**Given request**
Write out the material below again, unchanged.

**Data supplied**
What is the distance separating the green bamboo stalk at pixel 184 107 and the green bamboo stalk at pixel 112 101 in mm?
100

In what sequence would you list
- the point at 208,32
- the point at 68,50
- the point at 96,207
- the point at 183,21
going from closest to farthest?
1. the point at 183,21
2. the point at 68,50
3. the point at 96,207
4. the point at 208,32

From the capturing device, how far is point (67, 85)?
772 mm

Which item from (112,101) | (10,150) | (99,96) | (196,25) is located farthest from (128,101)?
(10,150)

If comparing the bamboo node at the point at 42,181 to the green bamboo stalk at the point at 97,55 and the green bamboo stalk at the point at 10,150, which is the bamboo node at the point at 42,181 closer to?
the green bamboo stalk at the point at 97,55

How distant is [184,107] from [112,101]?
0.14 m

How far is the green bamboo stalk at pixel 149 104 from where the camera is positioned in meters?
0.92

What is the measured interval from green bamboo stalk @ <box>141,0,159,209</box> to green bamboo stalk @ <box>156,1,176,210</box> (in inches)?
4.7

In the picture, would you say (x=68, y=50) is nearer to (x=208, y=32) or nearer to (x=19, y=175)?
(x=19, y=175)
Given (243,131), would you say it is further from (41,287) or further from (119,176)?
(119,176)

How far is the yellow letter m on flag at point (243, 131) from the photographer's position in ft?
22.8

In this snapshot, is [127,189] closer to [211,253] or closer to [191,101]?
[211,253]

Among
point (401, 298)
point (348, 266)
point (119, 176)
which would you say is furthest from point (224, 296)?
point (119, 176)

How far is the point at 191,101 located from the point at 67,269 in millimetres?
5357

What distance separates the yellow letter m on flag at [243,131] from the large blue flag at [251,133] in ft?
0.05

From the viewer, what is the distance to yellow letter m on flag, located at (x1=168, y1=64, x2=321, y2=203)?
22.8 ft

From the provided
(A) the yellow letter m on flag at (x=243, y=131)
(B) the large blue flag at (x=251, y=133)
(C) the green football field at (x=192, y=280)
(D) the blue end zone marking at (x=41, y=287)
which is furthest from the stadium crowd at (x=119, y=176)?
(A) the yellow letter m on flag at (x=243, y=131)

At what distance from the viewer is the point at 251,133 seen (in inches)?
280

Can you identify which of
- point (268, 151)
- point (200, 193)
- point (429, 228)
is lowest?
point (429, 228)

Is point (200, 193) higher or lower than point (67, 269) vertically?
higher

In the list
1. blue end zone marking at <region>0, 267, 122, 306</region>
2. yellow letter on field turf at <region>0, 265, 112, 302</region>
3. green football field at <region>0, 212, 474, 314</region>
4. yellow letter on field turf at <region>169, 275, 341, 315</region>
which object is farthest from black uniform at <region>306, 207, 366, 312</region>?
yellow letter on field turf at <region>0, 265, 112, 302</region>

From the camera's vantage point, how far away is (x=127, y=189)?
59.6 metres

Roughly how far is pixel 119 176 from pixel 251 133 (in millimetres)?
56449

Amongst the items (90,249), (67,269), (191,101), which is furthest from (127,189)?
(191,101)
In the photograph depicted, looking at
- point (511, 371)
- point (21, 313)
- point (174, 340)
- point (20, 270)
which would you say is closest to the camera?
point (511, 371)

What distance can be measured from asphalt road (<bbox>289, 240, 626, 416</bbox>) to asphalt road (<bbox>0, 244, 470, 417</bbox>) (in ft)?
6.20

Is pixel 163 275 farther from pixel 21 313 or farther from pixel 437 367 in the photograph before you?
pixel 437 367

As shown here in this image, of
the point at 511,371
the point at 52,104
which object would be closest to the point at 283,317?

**Exercise result**
What is the distance separating the green bamboo stalk at pixel 184 107 and the green bamboo stalk at pixel 112 101 in mm?
100

In what sequence would you list
- the point at 208,32
- the point at 68,50
- the point at 96,207
- the point at 183,21
going from closest to farthest?
1. the point at 183,21
2. the point at 68,50
3. the point at 96,207
4. the point at 208,32

From the capturing device, how far is point (67, 85)?
772 mm

Which item from (112,101) | (10,150) | (99,96) | (196,25) is located farthest from (128,101)?
(10,150)

If comparing the bamboo node at the point at 42,181 to the green bamboo stalk at the point at 97,55 and the green bamboo stalk at the point at 10,150, which is the bamboo node at the point at 42,181 closer to?
the green bamboo stalk at the point at 97,55

How distant is [184,107] from [112,101]?
0.14 m

How far is the green bamboo stalk at pixel 149 104 from where the camera is positioned in meters?
0.92

What is the measured interval from green bamboo stalk @ <box>141,0,159,209</box> to green bamboo stalk @ <box>156,1,176,210</box> (in inches)?
4.7

In the picture, would you say (x=68, y=50) is nearer to (x=208, y=32) or nearer to (x=19, y=175)?
(x=19, y=175)
Given (243,131), would you say it is further from (41,287) or further from (119,176)?
(119,176)

How far is the yellow letter m on flag at point (243, 131) from the photographer's position in ft?
22.8

In this snapshot, is [127,189] closer to [211,253] or closer to [191,101]?
[211,253]

Among
point (401, 298)
point (348, 266)
point (119, 176)
which would you say is furthest from point (224, 296)?
point (119, 176)

How far is the point at 191,101 located from the point at 67,269 in millimetres?
5357

What distance separates the yellow letter m on flag at [243,131] from the large blue flag at [251,133] in ft?
0.05

From the viewer, what is the distance to yellow letter m on flag, located at (x1=168, y1=64, x2=321, y2=203)?
22.8 ft

From the provided
(A) the yellow letter m on flag at (x=243, y=131)
(B) the large blue flag at (x=251, y=133)
(C) the green football field at (x=192, y=280)
(D) the blue end zone marking at (x=41, y=287)
which is furthest from the stadium crowd at (x=119, y=176)?
(A) the yellow letter m on flag at (x=243, y=131)

At what distance from the viewer is the point at 251,133 seen (in inches)?
280

Can you identify which of
- point (268, 151)
- point (200, 193)
- point (429, 228)
is lowest?
point (429, 228)

Is point (200, 193) higher or lower than point (67, 269) vertically?
higher

In the list
1. blue end zone marking at <region>0, 267, 122, 306</region>
2. yellow letter on field turf at <region>0, 265, 112, 302</region>
3. green football field at <region>0, 212, 474, 314</region>
4. yellow letter on field turf at <region>169, 275, 341, 315</region>
which object is farthest from black uniform at <region>306, 207, 366, 312</region>?
yellow letter on field turf at <region>0, 265, 112, 302</region>

From the camera's vantage point, how far away is (x=127, y=189)?
59.6 metres

Roughly how far is pixel 119 176 from pixel 251 133 (in millimetres)?
56449

Amongst the items (90,249), (67,269), (191,101), which is furthest from (127,189)?
(191,101)
In the photograph depicted, looking at
- point (511, 371)
- point (21, 313)
- point (174, 340)
- point (20, 270)
which would you say is closest to the camera?
point (511, 371)

What distance can be measured from asphalt road (<bbox>289, 240, 626, 416</bbox>) to asphalt road (<bbox>0, 244, 470, 417</bbox>) (in ft)?
6.20

Is pixel 163 275 farther from pixel 21 313 or farther from pixel 437 367 in the photograph before you?
pixel 437 367

As shown here in this image, of
the point at 511,371
the point at 52,104
which object would be closest to the point at 283,317?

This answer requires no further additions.